In recent years, startups such as Facebook and WhatsApp have made big headlines with impressive Initial Public Offerings (IPOs) and acquisitions. In 2014 alone, combined startup funding in San Francisco, New York, and Boston reached a staggering $28.2 billion. That same year saw 7,168 funding rounds in the United States. Clustered in several large cities, the startup scene features complex interactions between product and place.

We seek to understand which product markets are best-funded, and which regions attract the most capital investment. Specifically, we explore the effects of market type and startup region on startup funding. We also explore the effects of population and mean income on startup funding by region, theorizing that certain demographic characteristics define startup clusters.

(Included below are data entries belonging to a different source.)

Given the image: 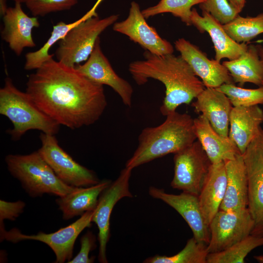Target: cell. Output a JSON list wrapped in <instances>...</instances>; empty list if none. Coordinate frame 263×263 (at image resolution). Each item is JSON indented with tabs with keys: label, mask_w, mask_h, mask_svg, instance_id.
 Masks as SVG:
<instances>
[{
	"label": "cell",
	"mask_w": 263,
	"mask_h": 263,
	"mask_svg": "<svg viewBox=\"0 0 263 263\" xmlns=\"http://www.w3.org/2000/svg\"><path fill=\"white\" fill-rule=\"evenodd\" d=\"M26 92L42 112L73 130L95 123L107 106L103 86L53 57L29 76Z\"/></svg>",
	"instance_id": "1"
},
{
	"label": "cell",
	"mask_w": 263,
	"mask_h": 263,
	"mask_svg": "<svg viewBox=\"0 0 263 263\" xmlns=\"http://www.w3.org/2000/svg\"><path fill=\"white\" fill-rule=\"evenodd\" d=\"M144 56V60L130 63L129 71L138 85H144L149 79L157 80L164 85L165 96L160 108L164 116L175 112L182 104H190L205 89L181 56H159L146 51Z\"/></svg>",
	"instance_id": "2"
},
{
	"label": "cell",
	"mask_w": 263,
	"mask_h": 263,
	"mask_svg": "<svg viewBox=\"0 0 263 263\" xmlns=\"http://www.w3.org/2000/svg\"><path fill=\"white\" fill-rule=\"evenodd\" d=\"M193 120L189 114L175 111L167 115L159 125L144 128L139 135L138 146L125 167L132 170L192 144L197 139Z\"/></svg>",
	"instance_id": "3"
},
{
	"label": "cell",
	"mask_w": 263,
	"mask_h": 263,
	"mask_svg": "<svg viewBox=\"0 0 263 263\" xmlns=\"http://www.w3.org/2000/svg\"><path fill=\"white\" fill-rule=\"evenodd\" d=\"M0 113L12 122L8 131L13 140H18L29 130L55 135L60 125L42 112L29 94L19 90L12 80L7 77L0 89Z\"/></svg>",
	"instance_id": "4"
},
{
	"label": "cell",
	"mask_w": 263,
	"mask_h": 263,
	"mask_svg": "<svg viewBox=\"0 0 263 263\" xmlns=\"http://www.w3.org/2000/svg\"><path fill=\"white\" fill-rule=\"evenodd\" d=\"M5 160L9 172L32 197L44 194L62 197L76 188L63 182L38 150L26 155L9 154Z\"/></svg>",
	"instance_id": "5"
},
{
	"label": "cell",
	"mask_w": 263,
	"mask_h": 263,
	"mask_svg": "<svg viewBox=\"0 0 263 263\" xmlns=\"http://www.w3.org/2000/svg\"><path fill=\"white\" fill-rule=\"evenodd\" d=\"M118 19V15L100 18L96 13L88 17L59 41L55 52L57 60L72 67L87 60L99 35Z\"/></svg>",
	"instance_id": "6"
},
{
	"label": "cell",
	"mask_w": 263,
	"mask_h": 263,
	"mask_svg": "<svg viewBox=\"0 0 263 263\" xmlns=\"http://www.w3.org/2000/svg\"><path fill=\"white\" fill-rule=\"evenodd\" d=\"M38 149L42 158L65 184L74 187H87L100 181L95 172L81 165L59 145L55 135L41 132Z\"/></svg>",
	"instance_id": "7"
},
{
	"label": "cell",
	"mask_w": 263,
	"mask_h": 263,
	"mask_svg": "<svg viewBox=\"0 0 263 263\" xmlns=\"http://www.w3.org/2000/svg\"><path fill=\"white\" fill-rule=\"evenodd\" d=\"M94 210L86 212L73 223L51 233L39 232L37 234L29 235L22 233L16 228L9 231L5 230L0 233V242L4 240L14 243L24 240L40 241L47 244L54 251L56 257L55 263L69 262L72 258L74 244L77 237L84 229L91 225Z\"/></svg>",
	"instance_id": "8"
},
{
	"label": "cell",
	"mask_w": 263,
	"mask_h": 263,
	"mask_svg": "<svg viewBox=\"0 0 263 263\" xmlns=\"http://www.w3.org/2000/svg\"><path fill=\"white\" fill-rule=\"evenodd\" d=\"M171 187L198 196L211 163L198 140L174 154Z\"/></svg>",
	"instance_id": "9"
},
{
	"label": "cell",
	"mask_w": 263,
	"mask_h": 263,
	"mask_svg": "<svg viewBox=\"0 0 263 263\" xmlns=\"http://www.w3.org/2000/svg\"><path fill=\"white\" fill-rule=\"evenodd\" d=\"M254 222L248 209H219L209 225L210 241L207 253L224 250L251 234Z\"/></svg>",
	"instance_id": "10"
},
{
	"label": "cell",
	"mask_w": 263,
	"mask_h": 263,
	"mask_svg": "<svg viewBox=\"0 0 263 263\" xmlns=\"http://www.w3.org/2000/svg\"><path fill=\"white\" fill-rule=\"evenodd\" d=\"M132 169L125 167L118 178L100 195L96 207L92 217L98 229L99 252L100 263H107L106 247L110 236V219L115 204L124 197H132L129 189V181Z\"/></svg>",
	"instance_id": "11"
},
{
	"label": "cell",
	"mask_w": 263,
	"mask_h": 263,
	"mask_svg": "<svg viewBox=\"0 0 263 263\" xmlns=\"http://www.w3.org/2000/svg\"><path fill=\"white\" fill-rule=\"evenodd\" d=\"M142 14L139 5L132 1L127 18L113 24V30L128 36L146 51L156 55L173 54L174 48L168 40L162 38L155 28L149 25Z\"/></svg>",
	"instance_id": "12"
},
{
	"label": "cell",
	"mask_w": 263,
	"mask_h": 263,
	"mask_svg": "<svg viewBox=\"0 0 263 263\" xmlns=\"http://www.w3.org/2000/svg\"><path fill=\"white\" fill-rule=\"evenodd\" d=\"M75 68L94 83L112 88L119 95L125 106L131 107L133 93L132 87L113 69L102 51L100 38H97L92 53L85 63L77 64Z\"/></svg>",
	"instance_id": "13"
},
{
	"label": "cell",
	"mask_w": 263,
	"mask_h": 263,
	"mask_svg": "<svg viewBox=\"0 0 263 263\" xmlns=\"http://www.w3.org/2000/svg\"><path fill=\"white\" fill-rule=\"evenodd\" d=\"M149 193L153 198L161 200L174 208L187 223L197 241L207 245L209 244V228L205 222L198 196L184 191L179 194H170L155 187H150Z\"/></svg>",
	"instance_id": "14"
},
{
	"label": "cell",
	"mask_w": 263,
	"mask_h": 263,
	"mask_svg": "<svg viewBox=\"0 0 263 263\" xmlns=\"http://www.w3.org/2000/svg\"><path fill=\"white\" fill-rule=\"evenodd\" d=\"M175 48L189 65L206 88H216L225 83H234L228 70L220 62L209 59L198 47L184 38L174 42Z\"/></svg>",
	"instance_id": "15"
},
{
	"label": "cell",
	"mask_w": 263,
	"mask_h": 263,
	"mask_svg": "<svg viewBox=\"0 0 263 263\" xmlns=\"http://www.w3.org/2000/svg\"><path fill=\"white\" fill-rule=\"evenodd\" d=\"M242 155L247 174V208L254 222L251 234L263 237V160L253 141Z\"/></svg>",
	"instance_id": "16"
},
{
	"label": "cell",
	"mask_w": 263,
	"mask_h": 263,
	"mask_svg": "<svg viewBox=\"0 0 263 263\" xmlns=\"http://www.w3.org/2000/svg\"><path fill=\"white\" fill-rule=\"evenodd\" d=\"M21 4L17 2L14 7H8L2 16L4 27L1 32V38L18 56L25 48L36 46L32 30L39 26L38 18L28 16Z\"/></svg>",
	"instance_id": "17"
},
{
	"label": "cell",
	"mask_w": 263,
	"mask_h": 263,
	"mask_svg": "<svg viewBox=\"0 0 263 263\" xmlns=\"http://www.w3.org/2000/svg\"><path fill=\"white\" fill-rule=\"evenodd\" d=\"M202 12L201 16L195 8H192L190 20L192 25L200 33L207 32L210 36L214 45L215 60L219 62L224 58L233 60L246 51L248 45L245 43L235 41L226 33L221 23L209 13Z\"/></svg>",
	"instance_id": "18"
},
{
	"label": "cell",
	"mask_w": 263,
	"mask_h": 263,
	"mask_svg": "<svg viewBox=\"0 0 263 263\" xmlns=\"http://www.w3.org/2000/svg\"><path fill=\"white\" fill-rule=\"evenodd\" d=\"M191 103L197 113H201L220 134L228 136L230 114L233 106L223 92L213 88L205 89Z\"/></svg>",
	"instance_id": "19"
},
{
	"label": "cell",
	"mask_w": 263,
	"mask_h": 263,
	"mask_svg": "<svg viewBox=\"0 0 263 263\" xmlns=\"http://www.w3.org/2000/svg\"><path fill=\"white\" fill-rule=\"evenodd\" d=\"M193 122L197 139L212 164L232 160L242 154L229 137L217 132L203 115L200 114Z\"/></svg>",
	"instance_id": "20"
},
{
	"label": "cell",
	"mask_w": 263,
	"mask_h": 263,
	"mask_svg": "<svg viewBox=\"0 0 263 263\" xmlns=\"http://www.w3.org/2000/svg\"><path fill=\"white\" fill-rule=\"evenodd\" d=\"M263 122V110L258 105L233 107L230 114L228 136L241 153L258 134Z\"/></svg>",
	"instance_id": "21"
},
{
	"label": "cell",
	"mask_w": 263,
	"mask_h": 263,
	"mask_svg": "<svg viewBox=\"0 0 263 263\" xmlns=\"http://www.w3.org/2000/svg\"><path fill=\"white\" fill-rule=\"evenodd\" d=\"M226 173L225 195L220 209L240 210L247 207L248 179L242 154L225 161Z\"/></svg>",
	"instance_id": "22"
},
{
	"label": "cell",
	"mask_w": 263,
	"mask_h": 263,
	"mask_svg": "<svg viewBox=\"0 0 263 263\" xmlns=\"http://www.w3.org/2000/svg\"><path fill=\"white\" fill-rule=\"evenodd\" d=\"M226 180L225 161L211 164L198 195L201 211L208 226L220 209L225 193Z\"/></svg>",
	"instance_id": "23"
},
{
	"label": "cell",
	"mask_w": 263,
	"mask_h": 263,
	"mask_svg": "<svg viewBox=\"0 0 263 263\" xmlns=\"http://www.w3.org/2000/svg\"><path fill=\"white\" fill-rule=\"evenodd\" d=\"M111 183L110 180H104L91 186L76 187L72 192L59 197L56 201L62 212L63 219L70 220L95 210L100 195Z\"/></svg>",
	"instance_id": "24"
},
{
	"label": "cell",
	"mask_w": 263,
	"mask_h": 263,
	"mask_svg": "<svg viewBox=\"0 0 263 263\" xmlns=\"http://www.w3.org/2000/svg\"><path fill=\"white\" fill-rule=\"evenodd\" d=\"M234 83L240 86L246 82L259 87L263 86V63L256 45H248L246 51L238 58L224 61Z\"/></svg>",
	"instance_id": "25"
},
{
	"label": "cell",
	"mask_w": 263,
	"mask_h": 263,
	"mask_svg": "<svg viewBox=\"0 0 263 263\" xmlns=\"http://www.w3.org/2000/svg\"><path fill=\"white\" fill-rule=\"evenodd\" d=\"M96 13L94 9L87 13L74 22L66 23L60 21L53 26L51 36L44 44L38 50L28 52L25 55L24 69L26 70H36L44 62L53 57L54 54L49 53L51 47L57 41L62 39L73 27L89 16Z\"/></svg>",
	"instance_id": "26"
},
{
	"label": "cell",
	"mask_w": 263,
	"mask_h": 263,
	"mask_svg": "<svg viewBox=\"0 0 263 263\" xmlns=\"http://www.w3.org/2000/svg\"><path fill=\"white\" fill-rule=\"evenodd\" d=\"M263 245V237L250 234L224 250L208 253L207 263H244L252 250Z\"/></svg>",
	"instance_id": "27"
},
{
	"label": "cell",
	"mask_w": 263,
	"mask_h": 263,
	"mask_svg": "<svg viewBox=\"0 0 263 263\" xmlns=\"http://www.w3.org/2000/svg\"><path fill=\"white\" fill-rule=\"evenodd\" d=\"M223 27L235 41L247 42L263 33V13L255 17H243L239 15Z\"/></svg>",
	"instance_id": "28"
},
{
	"label": "cell",
	"mask_w": 263,
	"mask_h": 263,
	"mask_svg": "<svg viewBox=\"0 0 263 263\" xmlns=\"http://www.w3.org/2000/svg\"><path fill=\"white\" fill-rule=\"evenodd\" d=\"M207 245L197 241L193 237L187 242L180 252L171 256L158 255L149 257L145 263H207Z\"/></svg>",
	"instance_id": "29"
},
{
	"label": "cell",
	"mask_w": 263,
	"mask_h": 263,
	"mask_svg": "<svg viewBox=\"0 0 263 263\" xmlns=\"http://www.w3.org/2000/svg\"><path fill=\"white\" fill-rule=\"evenodd\" d=\"M205 0H160L156 5L142 10L147 19L158 14L169 13L188 26L192 25L190 20L192 7Z\"/></svg>",
	"instance_id": "30"
},
{
	"label": "cell",
	"mask_w": 263,
	"mask_h": 263,
	"mask_svg": "<svg viewBox=\"0 0 263 263\" xmlns=\"http://www.w3.org/2000/svg\"><path fill=\"white\" fill-rule=\"evenodd\" d=\"M216 89L228 97L233 107L263 105V86L251 89L237 87L234 83H225Z\"/></svg>",
	"instance_id": "31"
},
{
	"label": "cell",
	"mask_w": 263,
	"mask_h": 263,
	"mask_svg": "<svg viewBox=\"0 0 263 263\" xmlns=\"http://www.w3.org/2000/svg\"><path fill=\"white\" fill-rule=\"evenodd\" d=\"M199 5L202 11L209 13L222 25L232 20L240 13L228 0H205Z\"/></svg>",
	"instance_id": "32"
},
{
	"label": "cell",
	"mask_w": 263,
	"mask_h": 263,
	"mask_svg": "<svg viewBox=\"0 0 263 263\" xmlns=\"http://www.w3.org/2000/svg\"><path fill=\"white\" fill-rule=\"evenodd\" d=\"M78 0H28L26 5L34 17L70 9Z\"/></svg>",
	"instance_id": "33"
},
{
	"label": "cell",
	"mask_w": 263,
	"mask_h": 263,
	"mask_svg": "<svg viewBox=\"0 0 263 263\" xmlns=\"http://www.w3.org/2000/svg\"><path fill=\"white\" fill-rule=\"evenodd\" d=\"M80 249L73 259L69 263H94L95 257H89L90 252L95 247V237L91 231H87L80 239Z\"/></svg>",
	"instance_id": "34"
},
{
	"label": "cell",
	"mask_w": 263,
	"mask_h": 263,
	"mask_svg": "<svg viewBox=\"0 0 263 263\" xmlns=\"http://www.w3.org/2000/svg\"><path fill=\"white\" fill-rule=\"evenodd\" d=\"M25 203L21 201L14 202L0 200V233L5 230L4 220H15L23 212Z\"/></svg>",
	"instance_id": "35"
},
{
	"label": "cell",
	"mask_w": 263,
	"mask_h": 263,
	"mask_svg": "<svg viewBox=\"0 0 263 263\" xmlns=\"http://www.w3.org/2000/svg\"><path fill=\"white\" fill-rule=\"evenodd\" d=\"M252 141L258 149L263 160V129L261 127L258 134Z\"/></svg>",
	"instance_id": "36"
},
{
	"label": "cell",
	"mask_w": 263,
	"mask_h": 263,
	"mask_svg": "<svg viewBox=\"0 0 263 263\" xmlns=\"http://www.w3.org/2000/svg\"><path fill=\"white\" fill-rule=\"evenodd\" d=\"M230 3L241 12L244 8L246 0H228Z\"/></svg>",
	"instance_id": "37"
},
{
	"label": "cell",
	"mask_w": 263,
	"mask_h": 263,
	"mask_svg": "<svg viewBox=\"0 0 263 263\" xmlns=\"http://www.w3.org/2000/svg\"><path fill=\"white\" fill-rule=\"evenodd\" d=\"M0 14L3 16L8 7L6 5V0H0Z\"/></svg>",
	"instance_id": "38"
},
{
	"label": "cell",
	"mask_w": 263,
	"mask_h": 263,
	"mask_svg": "<svg viewBox=\"0 0 263 263\" xmlns=\"http://www.w3.org/2000/svg\"><path fill=\"white\" fill-rule=\"evenodd\" d=\"M256 46L260 59L263 63V47L260 45H257Z\"/></svg>",
	"instance_id": "39"
},
{
	"label": "cell",
	"mask_w": 263,
	"mask_h": 263,
	"mask_svg": "<svg viewBox=\"0 0 263 263\" xmlns=\"http://www.w3.org/2000/svg\"><path fill=\"white\" fill-rule=\"evenodd\" d=\"M254 258L259 263H263V255H256Z\"/></svg>",
	"instance_id": "40"
},
{
	"label": "cell",
	"mask_w": 263,
	"mask_h": 263,
	"mask_svg": "<svg viewBox=\"0 0 263 263\" xmlns=\"http://www.w3.org/2000/svg\"><path fill=\"white\" fill-rule=\"evenodd\" d=\"M15 2V3H26L28 0H12Z\"/></svg>",
	"instance_id": "41"
}]
</instances>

The funding relationships we describe are of interest to startup founders, venture capitalists, and policymakers. Our findings can help these stakeholders understand where funding is available, and which markets to invest resources in.

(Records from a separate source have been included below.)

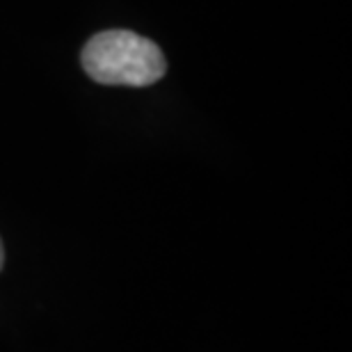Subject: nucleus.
Listing matches in <instances>:
<instances>
[{
	"label": "nucleus",
	"mask_w": 352,
	"mask_h": 352,
	"mask_svg": "<svg viewBox=\"0 0 352 352\" xmlns=\"http://www.w3.org/2000/svg\"><path fill=\"white\" fill-rule=\"evenodd\" d=\"M80 62L91 80L110 87H149L167 72L160 46L133 30L94 34L82 48Z\"/></svg>",
	"instance_id": "obj_1"
},
{
	"label": "nucleus",
	"mask_w": 352,
	"mask_h": 352,
	"mask_svg": "<svg viewBox=\"0 0 352 352\" xmlns=\"http://www.w3.org/2000/svg\"><path fill=\"white\" fill-rule=\"evenodd\" d=\"M3 263H5V248H3V241H0V270H3Z\"/></svg>",
	"instance_id": "obj_2"
}]
</instances>
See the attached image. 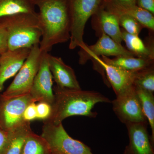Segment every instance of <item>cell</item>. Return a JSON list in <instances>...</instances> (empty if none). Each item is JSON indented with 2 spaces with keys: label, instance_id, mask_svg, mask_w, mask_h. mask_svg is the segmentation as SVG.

Prediction of Dental Visits: Kaggle Competition
Techniques: Generalized Linear Models (GLMs), Generalized Addictive Models (GAMs), CARTs, and random forest.

Description Coming soon

Graphs, Iterators, and More!
Techniques: functional programming, proxy pattern, functors, iterators, and more.
In my CS 207 “Systems Development for Computational Science,” a software engineering design class, we have been working on a semester long project to develop a robust Graph class.